- ACTIVITY LIST
A. According to the article on the Manchester biotechnology foundry, how much federal grant money did the Advanced Regenerative Manufacturing Institute receive, and for what purpose?
B. Apart from the foundry itself, list every organization or government office that the article on the Manchester biotechnology foundry names.
C. Proceed with the article on the Manchester biotechnology foundry, starting after its final sentence.

The Next Foundry for American Biotechnology, a first-in-the nation, public-private partnership that launched this month in Manchester, New Hampshire, is aiming to improve the nation's ability to quickly respond to health threats by developing new technologies.
The foundry was created in partnership with the U.S. Department of Health and Human Services (HHS) Office of Assistant Secretary for Preparedness and Response (ASPR).
"The selection of Manchester to host the Foundry, a first-of-its-kind initiative, is a major vote of confidence in the world-class research and development being done right here in the Granite State," Gov. Chris Sununu said in a statement.
The Next Foundry for American Biotechnology (NextFAB) is led by Dean Kamen's Advanced Regenerative Manufacturing Institute (ARMI), which recently received a $51 million federal grant to develop the foundry over the next five years.
“An initial focus of NextFAB is the automated, on demand, and distributed manufacturing of medical therapies," Kamen said.
The project would create portable, automated medicine-making devices that can be quickly delivered to critical areas, reducing emergency response times during pandemics or bioterrorism events.

- DATA
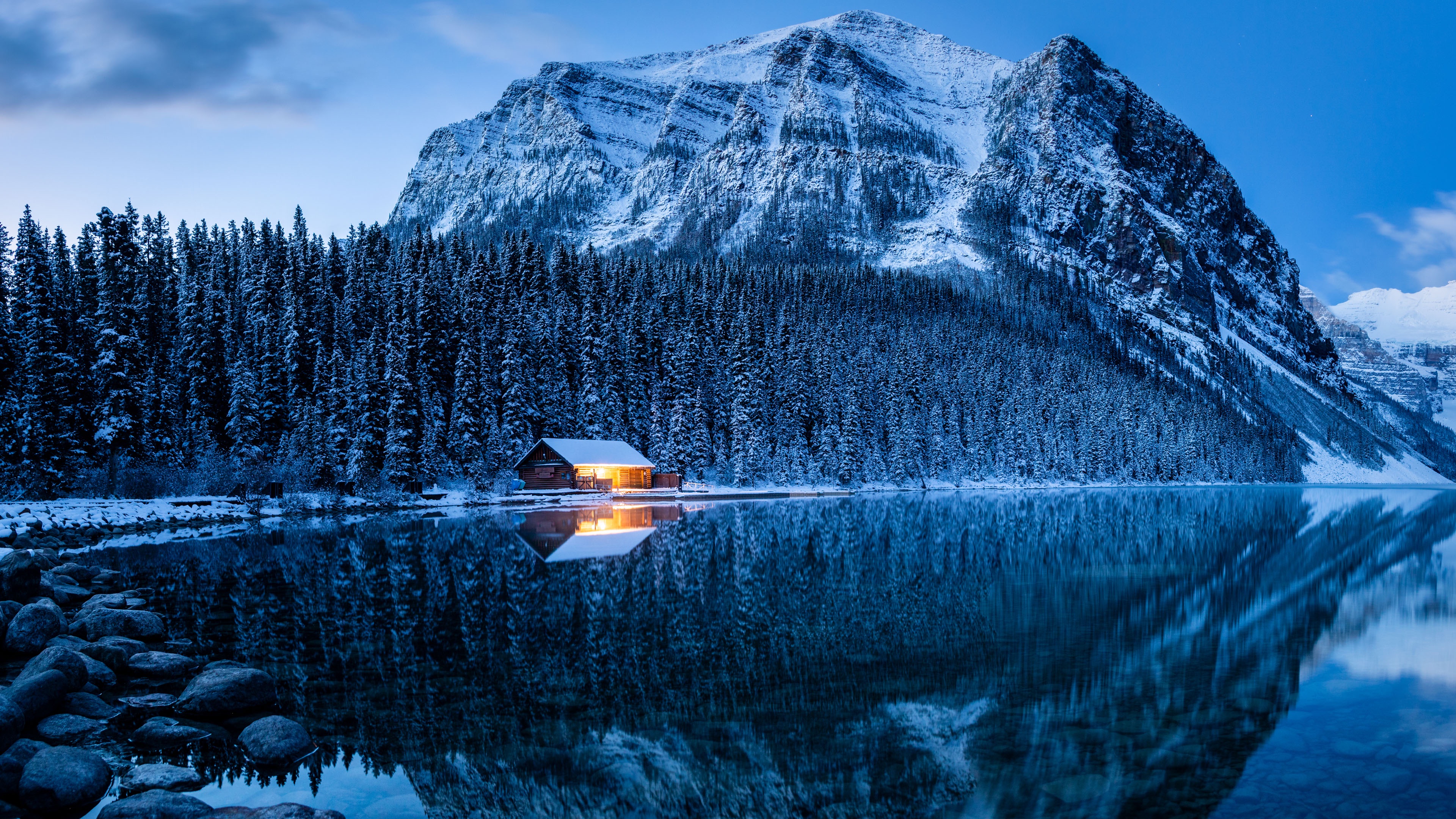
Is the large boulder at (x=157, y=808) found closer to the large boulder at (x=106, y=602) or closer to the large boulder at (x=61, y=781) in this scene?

- ANSWERS FOR THE TASKS
A. It received $51 million to develop the foundry over the next five years.

B.
- U.S. Department of Health and Human Services (HHS)
- Office of Assistant Secretary for Preparedness and Response (ASPR)
- Advanced Regenerative Manufacturing Institute (ARMI)

C.
"Every year, America faces natural disasters and other public health emergencies, and some day, Americans will be able to recover faster from these emergencies and stay healthier because of products that come out of this Foundry," HHS Secretary Alex Azar said. "As the outbreak of the novel coronavirus reminds us, protecting the health and security of the American people requires constantly investing in biotechnology innovation and partnering with the private sector."
The foundry will engage regional experts by offering an idea lab, dry and wet labs, manufacturing space, and a learning zone.
"The flexible wet lab space can be sized for specific project needs with project teams bringing their own personnel, products, materials, and supplies," the HHS said. "The space even supports development of manufacturing processes using commercial Good Manufacturing Practices (cGMP) necessary to bring the products to market."